If you have extra weight on your butt and thighs, losing the fat in those trouble spots can be difficult and frustrating. Often, weight loss attempts fall short because the upper body will also shrink and the figure will still appear pear-shaped. Nevertheless, it is possible to target those stubborn pounds only around your lower body. With the right mix of good nutrition and toning exercises, you will also be able to maintain a proportioned figure.
Change your diet. In order to lose weight, you will need to eat more muscle-building lean protein and fresh fruits and vegetables. According to Harvard School of Public Health, complex carbohydrates are an excellent source of energy as they provide minerals, fiber and vitamins not found in simple carbohydrates. Select whole grains and beans for weight loss. Furthermore, water helps your body flush excess weight, and you will need to drink at least eight glasses a day, or 64 ounces.
Start cardiovascular exercise. If you decide to work out with exercise equipment, choose machines like the treadmill, elliptical trainer and stair-stepper. Plan to do cardiovascular exercise for at least 30 minutes five days a week and try to increase your resistance, incline and speed with each workout.
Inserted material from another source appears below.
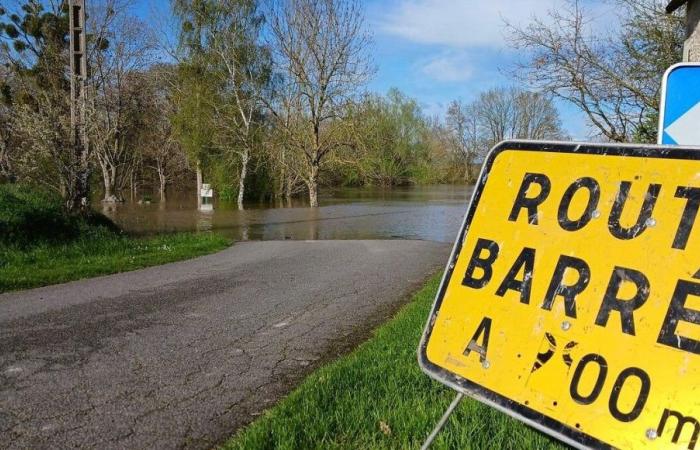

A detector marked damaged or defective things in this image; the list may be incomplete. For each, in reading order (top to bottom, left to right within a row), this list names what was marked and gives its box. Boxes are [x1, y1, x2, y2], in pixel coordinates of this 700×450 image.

cracked asphalt surface [0, 241, 448, 448]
Take advantage of hills and sand if you opt for working out without equipment, as these provide natural incline and resistance.
Focus strength-training on your thighs and buttocks three to four times each week. Most gyms boast equipment that will help tone your lower body, such as outer and inner thigh machines and glute equipment. Add weight to the machines, but make sure you are at a comfortable level—challenged but not in pain—to avoid injury. You can also slim your lower body without machines or a gym membership. Squats, done standing straight with your feet shoulder-width apart and lowering your body by bending the knees, work well on the thighs and the bottom. Leg lifts, done standing with your feet apart and bending one of your legs behind you until your foot hits your bottom, focuses on the butt.
Record your progress. Measure around your chest, waist, hips and thighs with measuring tape and weigh yourself every week or two. Once you reach your goal, you should not stop working out. Continue to eat healthy foods, reduce your cardio and perform strength-training two to three times a week to ensure your lower body remains toned and fit.